Bloomberg recently reported that Apple is working to drop the “Hey” requirement in front of Siri in a well-written and very interesting article by Mark Gurman:
Mark got a lot of things right in discussing the complexity and difficulty of doing this, but a few things could be explained in more detail. By the way, Sensory has already created “Siri” only wake-words so we fully understand this complexity, especially across accents and noise environments.
Mark says: If successful, the shift from “Hey Siri” to “Siri” would match Amazon.com Inc.’s Alexa, which requires users to simply say “Alexa” rather than “Hey Alexa.” This is kind of true but it’s more complex than that…Alexa is 3 syllables and has a wider range of sounds. Siri is only 2 syllables with fewer sounds. To simplify wake word decisions Sensory often recommends more syllables as being better.

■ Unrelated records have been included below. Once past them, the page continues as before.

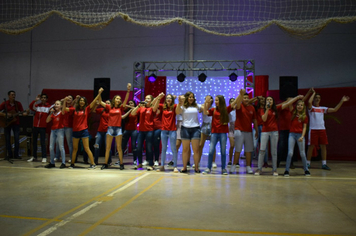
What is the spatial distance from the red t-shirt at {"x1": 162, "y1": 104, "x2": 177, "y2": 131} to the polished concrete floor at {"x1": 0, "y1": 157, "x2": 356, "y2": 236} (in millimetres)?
1206

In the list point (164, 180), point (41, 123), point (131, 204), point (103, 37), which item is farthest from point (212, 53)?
point (131, 204)

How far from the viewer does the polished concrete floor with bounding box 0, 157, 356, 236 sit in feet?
9.39

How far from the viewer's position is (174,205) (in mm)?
3689

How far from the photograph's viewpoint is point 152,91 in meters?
12.3

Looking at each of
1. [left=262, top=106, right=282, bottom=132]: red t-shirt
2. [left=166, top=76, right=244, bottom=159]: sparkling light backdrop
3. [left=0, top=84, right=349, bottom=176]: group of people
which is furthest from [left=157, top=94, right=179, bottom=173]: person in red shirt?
[left=166, top=76, right=244, bottom=159]: sparkling light backdrop

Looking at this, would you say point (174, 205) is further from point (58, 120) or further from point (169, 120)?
point (58, 120)

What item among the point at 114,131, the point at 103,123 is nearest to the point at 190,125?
the point at 114,131

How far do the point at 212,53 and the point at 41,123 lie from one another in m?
8.23

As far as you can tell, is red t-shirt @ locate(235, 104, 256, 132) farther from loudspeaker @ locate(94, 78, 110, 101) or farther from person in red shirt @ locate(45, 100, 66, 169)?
loudspeaker @ locate(94, 78, 110, 101)

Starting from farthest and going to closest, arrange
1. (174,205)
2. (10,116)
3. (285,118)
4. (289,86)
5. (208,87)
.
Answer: (208,87)
(289,86)
(10,116)
(285,118)
(174,205)

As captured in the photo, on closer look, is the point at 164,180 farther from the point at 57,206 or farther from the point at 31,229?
the point at 31,229

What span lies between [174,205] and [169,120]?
311cm

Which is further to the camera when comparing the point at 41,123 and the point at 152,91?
the point at 152,91

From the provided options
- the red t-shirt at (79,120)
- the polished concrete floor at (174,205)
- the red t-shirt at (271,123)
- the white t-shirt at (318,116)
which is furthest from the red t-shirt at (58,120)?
the white t-shirt at (318,116)
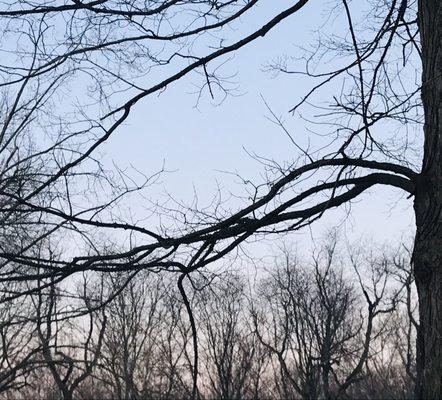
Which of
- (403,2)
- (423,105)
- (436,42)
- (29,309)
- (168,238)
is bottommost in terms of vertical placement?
(168,238)

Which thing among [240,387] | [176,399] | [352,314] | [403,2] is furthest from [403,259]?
[403,2]

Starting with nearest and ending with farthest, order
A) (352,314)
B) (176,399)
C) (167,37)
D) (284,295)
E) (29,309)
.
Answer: (167,37) < (29,309) < (284,295) < (352,314) < (176,399)

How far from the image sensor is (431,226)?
443 centimetres

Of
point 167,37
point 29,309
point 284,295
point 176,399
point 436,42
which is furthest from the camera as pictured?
point 176,399

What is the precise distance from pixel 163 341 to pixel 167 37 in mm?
26226

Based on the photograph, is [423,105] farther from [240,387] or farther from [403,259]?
[403,259]

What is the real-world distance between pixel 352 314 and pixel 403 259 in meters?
4.78

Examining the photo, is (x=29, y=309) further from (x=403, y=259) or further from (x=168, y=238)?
(x=403, y=259)

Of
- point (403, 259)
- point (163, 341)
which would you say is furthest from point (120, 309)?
point (403, 259)

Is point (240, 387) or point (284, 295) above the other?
point (284, 295)

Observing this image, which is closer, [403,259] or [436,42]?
[436,42]

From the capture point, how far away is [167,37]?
Answer: 525 cm

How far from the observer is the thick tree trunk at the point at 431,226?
4312 millimetres

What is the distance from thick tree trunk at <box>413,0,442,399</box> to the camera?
4.31 meters
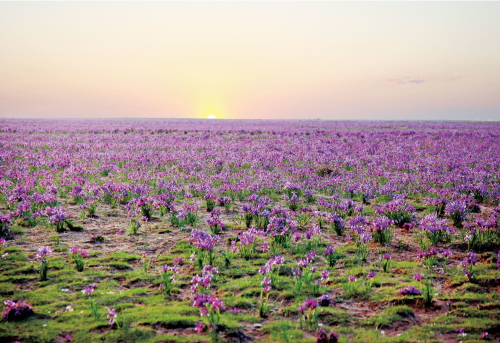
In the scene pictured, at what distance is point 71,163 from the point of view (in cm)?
1933

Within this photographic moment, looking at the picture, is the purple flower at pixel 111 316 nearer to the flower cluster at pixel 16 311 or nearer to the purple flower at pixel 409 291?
the flower cluster at pixel 16 311

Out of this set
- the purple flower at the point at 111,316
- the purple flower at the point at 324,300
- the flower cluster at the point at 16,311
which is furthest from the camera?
the purple flower at the point at 324,300

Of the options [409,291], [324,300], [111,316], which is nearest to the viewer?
[111,316]

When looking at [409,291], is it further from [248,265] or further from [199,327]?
[199,327]

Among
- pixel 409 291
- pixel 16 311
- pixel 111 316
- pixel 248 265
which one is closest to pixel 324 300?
pixel 409 291

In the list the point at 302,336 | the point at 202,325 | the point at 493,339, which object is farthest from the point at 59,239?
the point at 493,339

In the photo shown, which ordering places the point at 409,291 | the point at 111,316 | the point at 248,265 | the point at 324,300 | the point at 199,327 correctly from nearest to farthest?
the point at 199,327
the point at 111,316
the point at 324,300
the point at 409,291
the point at 248,265

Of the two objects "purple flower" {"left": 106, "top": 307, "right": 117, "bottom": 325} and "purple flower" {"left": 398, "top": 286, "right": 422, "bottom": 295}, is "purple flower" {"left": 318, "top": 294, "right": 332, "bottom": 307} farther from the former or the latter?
"purple flower" {"left": 106, "top": 307, "right": 117, "bottom": 325}

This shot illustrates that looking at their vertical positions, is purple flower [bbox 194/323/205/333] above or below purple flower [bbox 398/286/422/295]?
below

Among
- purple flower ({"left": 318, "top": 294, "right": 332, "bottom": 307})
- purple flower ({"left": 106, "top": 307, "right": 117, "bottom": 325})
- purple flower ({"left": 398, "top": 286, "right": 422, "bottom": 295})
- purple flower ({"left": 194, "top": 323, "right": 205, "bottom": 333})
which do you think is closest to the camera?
purple flower ({"left": 194, "top": 323, "right": 205, "bottom": 333})

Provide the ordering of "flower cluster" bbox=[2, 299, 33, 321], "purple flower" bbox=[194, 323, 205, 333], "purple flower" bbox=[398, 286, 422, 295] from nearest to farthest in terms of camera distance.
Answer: "purple flower" bbox=[194, 323, 205, 333] → "flower cluster" bbox=[2, 299, 33, 321] → "purple flower" bbox=[398, 286, 422, 295]

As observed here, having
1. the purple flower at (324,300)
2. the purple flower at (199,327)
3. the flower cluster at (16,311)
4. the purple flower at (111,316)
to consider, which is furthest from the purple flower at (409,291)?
the flower cluster at (16,311)

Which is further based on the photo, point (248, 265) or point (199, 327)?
point (248, 265)

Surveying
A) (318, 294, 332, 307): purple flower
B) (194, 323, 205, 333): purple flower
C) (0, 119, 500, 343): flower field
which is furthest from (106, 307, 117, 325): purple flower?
(318, 294, 332, 307): purple flower
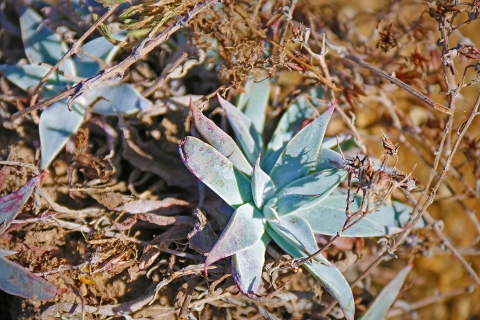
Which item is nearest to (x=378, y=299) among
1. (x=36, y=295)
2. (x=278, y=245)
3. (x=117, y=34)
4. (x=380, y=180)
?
(x=278, y=245)

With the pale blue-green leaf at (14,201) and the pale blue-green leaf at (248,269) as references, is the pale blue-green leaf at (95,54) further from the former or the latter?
the pale blue-green leaf at (248,269)

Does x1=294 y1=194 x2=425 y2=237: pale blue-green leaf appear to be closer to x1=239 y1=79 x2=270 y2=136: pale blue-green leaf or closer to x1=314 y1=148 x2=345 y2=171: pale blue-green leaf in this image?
x1=314 y1=148 x2=345 y2=171: pale blue-green leaf

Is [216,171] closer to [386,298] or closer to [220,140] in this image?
[220,140]

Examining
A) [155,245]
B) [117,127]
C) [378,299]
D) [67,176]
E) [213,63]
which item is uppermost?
[213,63]

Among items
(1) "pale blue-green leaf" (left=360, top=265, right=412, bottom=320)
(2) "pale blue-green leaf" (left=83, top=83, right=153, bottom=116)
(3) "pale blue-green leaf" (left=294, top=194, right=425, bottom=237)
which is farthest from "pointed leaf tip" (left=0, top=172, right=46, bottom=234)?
(1) "pale blue-green leaf" (left=360, top=265, right=412, bottom=320)

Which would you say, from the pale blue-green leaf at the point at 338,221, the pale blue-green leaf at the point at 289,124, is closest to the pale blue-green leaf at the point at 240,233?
the pale blue-green leaf at the point at 338,221

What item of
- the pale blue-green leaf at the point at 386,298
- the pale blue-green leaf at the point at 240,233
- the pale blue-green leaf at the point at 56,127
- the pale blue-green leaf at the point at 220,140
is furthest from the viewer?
the pale blue-green leaf at the point at 386,298

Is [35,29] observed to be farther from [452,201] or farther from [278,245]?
[452,201]
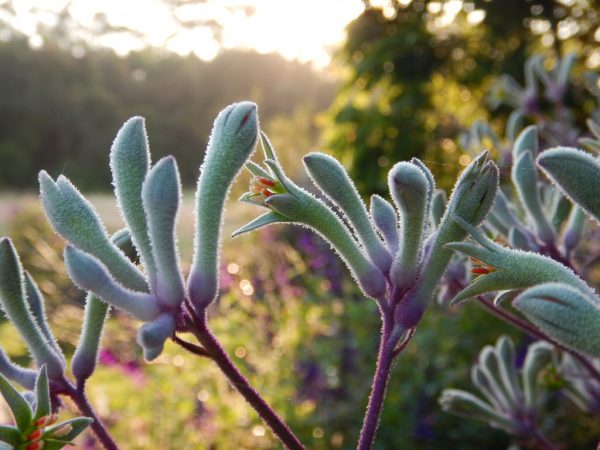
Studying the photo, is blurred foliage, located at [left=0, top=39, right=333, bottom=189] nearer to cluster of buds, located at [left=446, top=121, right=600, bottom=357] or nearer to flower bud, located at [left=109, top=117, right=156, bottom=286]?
flower bud, located at [left=109, top=117, right=156, bottom=286]

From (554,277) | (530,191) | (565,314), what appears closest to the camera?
(565,314)

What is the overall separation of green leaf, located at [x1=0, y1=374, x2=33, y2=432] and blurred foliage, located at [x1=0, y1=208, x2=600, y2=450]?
2.26 m

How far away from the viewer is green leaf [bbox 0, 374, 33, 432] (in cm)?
71

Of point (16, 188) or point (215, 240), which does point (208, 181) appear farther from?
point (16, 188)

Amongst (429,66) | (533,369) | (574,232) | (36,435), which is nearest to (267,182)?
(36,435)

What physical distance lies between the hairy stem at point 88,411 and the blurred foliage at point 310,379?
2.17 m

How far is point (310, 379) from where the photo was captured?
12.1ft

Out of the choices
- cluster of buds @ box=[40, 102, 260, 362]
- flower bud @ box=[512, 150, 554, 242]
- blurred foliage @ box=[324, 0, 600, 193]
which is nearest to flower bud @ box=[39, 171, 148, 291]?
cluster of buds @ box=[40, 102, 260, 362]

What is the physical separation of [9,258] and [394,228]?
42 cm

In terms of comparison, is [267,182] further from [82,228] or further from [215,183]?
[82,228]

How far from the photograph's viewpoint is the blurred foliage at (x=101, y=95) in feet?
41.7

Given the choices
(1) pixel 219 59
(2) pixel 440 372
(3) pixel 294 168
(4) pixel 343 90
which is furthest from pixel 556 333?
(1) pixel 219 59

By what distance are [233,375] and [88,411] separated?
0.65ft

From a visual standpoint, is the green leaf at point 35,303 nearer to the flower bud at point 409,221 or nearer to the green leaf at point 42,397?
the green leaf at point 42,397
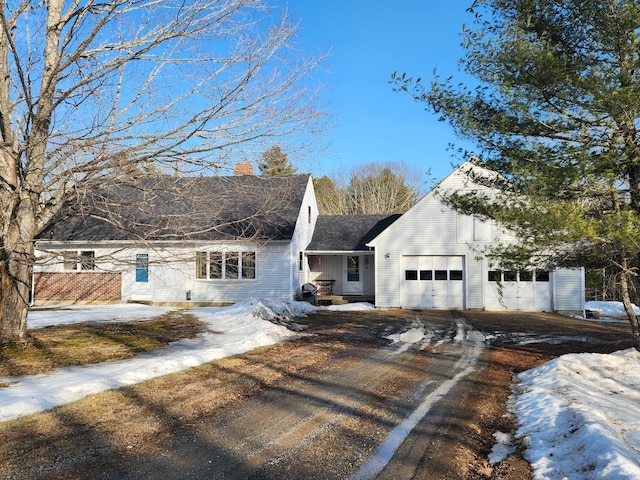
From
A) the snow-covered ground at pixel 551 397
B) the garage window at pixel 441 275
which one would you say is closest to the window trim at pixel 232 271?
the garage window at pixel 441 275

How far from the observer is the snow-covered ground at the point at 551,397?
389 centimetres

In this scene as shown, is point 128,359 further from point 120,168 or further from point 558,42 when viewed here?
point 558,42

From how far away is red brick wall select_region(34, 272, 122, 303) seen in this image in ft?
64.3

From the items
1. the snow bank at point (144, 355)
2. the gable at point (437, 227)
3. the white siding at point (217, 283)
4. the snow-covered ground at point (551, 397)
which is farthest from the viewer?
the gable at point (437, 227)

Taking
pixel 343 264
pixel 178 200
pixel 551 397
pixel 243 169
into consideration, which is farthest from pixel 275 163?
pixel 343 264

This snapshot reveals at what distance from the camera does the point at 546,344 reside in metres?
11.5

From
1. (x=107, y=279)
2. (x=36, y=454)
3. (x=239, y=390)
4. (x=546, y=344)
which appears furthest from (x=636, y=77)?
(x=107, y=279)

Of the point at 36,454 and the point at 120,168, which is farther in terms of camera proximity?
the point at 120,168

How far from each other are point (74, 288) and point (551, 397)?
19001mm

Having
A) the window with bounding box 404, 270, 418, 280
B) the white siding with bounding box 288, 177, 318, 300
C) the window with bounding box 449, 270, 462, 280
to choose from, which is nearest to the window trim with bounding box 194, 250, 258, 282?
the white siding with bounding box 288, 177, 318, 300

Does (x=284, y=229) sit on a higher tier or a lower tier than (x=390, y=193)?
lower

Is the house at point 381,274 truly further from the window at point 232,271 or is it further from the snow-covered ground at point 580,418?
the snow-covered ground at point 580,418

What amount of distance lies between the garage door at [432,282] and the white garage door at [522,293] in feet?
3.97

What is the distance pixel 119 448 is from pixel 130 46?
21.6ft
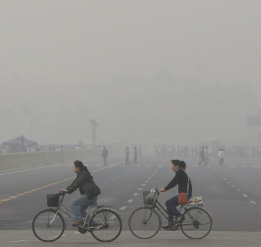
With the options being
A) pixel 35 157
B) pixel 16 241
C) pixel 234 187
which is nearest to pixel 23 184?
pixel 234 187

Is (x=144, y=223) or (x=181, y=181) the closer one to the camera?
(x=144, y=223)

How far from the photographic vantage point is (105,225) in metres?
15.7

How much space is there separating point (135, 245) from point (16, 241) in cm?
241

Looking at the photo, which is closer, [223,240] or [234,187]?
[223,240]

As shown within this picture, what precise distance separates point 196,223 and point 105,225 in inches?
69.6

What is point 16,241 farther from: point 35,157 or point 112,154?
point 112,154

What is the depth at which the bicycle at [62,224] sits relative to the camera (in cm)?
1570

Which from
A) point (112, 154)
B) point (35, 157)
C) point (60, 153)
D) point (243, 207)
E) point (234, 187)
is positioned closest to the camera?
point (243, 207)

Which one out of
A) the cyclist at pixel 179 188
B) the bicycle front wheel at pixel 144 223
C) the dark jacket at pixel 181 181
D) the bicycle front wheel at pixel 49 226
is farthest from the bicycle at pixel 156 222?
the bicycle front wheel at pixel 49 226

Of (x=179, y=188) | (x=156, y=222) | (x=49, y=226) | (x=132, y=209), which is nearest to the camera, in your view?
(x=49, y=226)

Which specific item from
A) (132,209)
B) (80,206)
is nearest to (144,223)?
(80,206)

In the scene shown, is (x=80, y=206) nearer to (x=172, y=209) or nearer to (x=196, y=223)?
(x=172, y=209)

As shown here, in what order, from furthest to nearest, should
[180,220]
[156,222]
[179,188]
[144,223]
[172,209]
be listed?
[179,188]
[172,209]
[180,220]
[144,223]
[156,222]

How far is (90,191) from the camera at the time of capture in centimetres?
1609
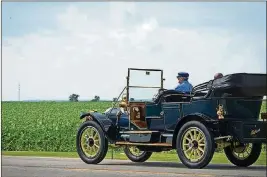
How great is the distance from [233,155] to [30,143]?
1339cm

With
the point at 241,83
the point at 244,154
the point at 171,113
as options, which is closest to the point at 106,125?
the point at 171,113

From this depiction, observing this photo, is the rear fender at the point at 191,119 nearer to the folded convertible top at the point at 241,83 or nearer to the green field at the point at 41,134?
the folded convertible top at the point at 241,83

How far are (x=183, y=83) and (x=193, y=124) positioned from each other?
5.62ft

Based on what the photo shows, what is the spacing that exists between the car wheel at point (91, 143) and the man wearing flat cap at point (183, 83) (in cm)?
197

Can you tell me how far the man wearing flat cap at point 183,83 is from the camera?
1397 cm

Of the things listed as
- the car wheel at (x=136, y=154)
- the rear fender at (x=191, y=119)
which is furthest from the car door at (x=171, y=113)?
the car wheel at (x=136, y=154)

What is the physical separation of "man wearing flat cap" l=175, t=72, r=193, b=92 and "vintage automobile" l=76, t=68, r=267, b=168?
178 mm

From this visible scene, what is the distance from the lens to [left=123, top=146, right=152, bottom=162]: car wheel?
15.2 m

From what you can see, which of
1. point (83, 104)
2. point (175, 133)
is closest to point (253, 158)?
point (175, 133)

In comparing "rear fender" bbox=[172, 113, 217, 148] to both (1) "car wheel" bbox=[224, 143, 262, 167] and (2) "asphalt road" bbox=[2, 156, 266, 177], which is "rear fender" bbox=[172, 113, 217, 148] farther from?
(1) "car wheel" bbox=[224, 143, 262, 167]

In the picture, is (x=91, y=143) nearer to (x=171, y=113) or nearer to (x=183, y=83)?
Answer: (x=171, y=113)

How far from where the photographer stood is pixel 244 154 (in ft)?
44.5

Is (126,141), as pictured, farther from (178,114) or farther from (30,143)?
(30,143)

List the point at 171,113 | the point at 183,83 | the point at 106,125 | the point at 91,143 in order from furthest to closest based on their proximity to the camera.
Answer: the point at 91,143
the point at 106,125
the point at 183,83
the point at 171,113
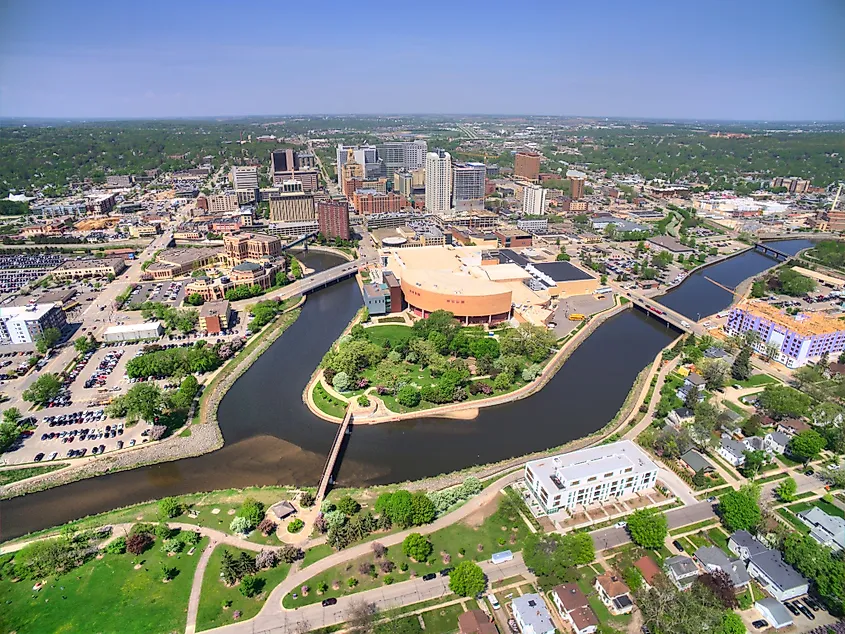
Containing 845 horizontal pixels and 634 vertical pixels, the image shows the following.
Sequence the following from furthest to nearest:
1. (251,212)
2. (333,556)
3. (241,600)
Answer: (251,212) → (333,556) → (241,600)

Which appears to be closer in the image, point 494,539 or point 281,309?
point 494,539

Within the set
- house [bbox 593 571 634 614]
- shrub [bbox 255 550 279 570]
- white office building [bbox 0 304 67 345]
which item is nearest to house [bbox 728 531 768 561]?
house [bbox 593 571 634 614]

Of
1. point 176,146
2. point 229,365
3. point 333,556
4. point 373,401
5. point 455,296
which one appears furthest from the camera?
point 176,146

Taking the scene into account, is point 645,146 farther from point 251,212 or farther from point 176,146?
point 176,146

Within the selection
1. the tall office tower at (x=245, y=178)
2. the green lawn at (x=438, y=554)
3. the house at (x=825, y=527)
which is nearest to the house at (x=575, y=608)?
the green lawn at (x=438, y=554)

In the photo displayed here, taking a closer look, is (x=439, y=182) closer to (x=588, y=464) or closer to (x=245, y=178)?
(x=245, y=178)

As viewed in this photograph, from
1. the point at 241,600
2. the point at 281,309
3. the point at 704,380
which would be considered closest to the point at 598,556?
the point at 241,600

Privacy isn’t really discussed but is a key issue here. Especially since Apple has marketed privacy as a key differentiator. More false accepts will occur with “Siri” than with “Hey Siri” (a false accept is when the device starts listening when it shouldn’t be listening). Even if Apple can make a perfect algorithm, they will need to deal with words like “serious” or people discussing “Siri” in a sentence. With more false accepts occurring, the only way to deal with it is to analyze the speech around the perceived wake word, and this means they will be listening in when they shouldn’t be.
By the way, this “listening in” CAN be done on-device to keep it private, but I suspect that Google and Amazon send the data to the cloud to analyze and use for building better models, and I have no idea what Apple’s plans are.
Final thought…Have you noticed that Amazon, Apple, Microsoft and others use a made-up brand name (e.g. Cortana, Siri, Alexa, etc) for their assistant while Google uses “Google”? Do you think Google considered that they would get MORE false fires and collect MORE private and unintended conversations about Google?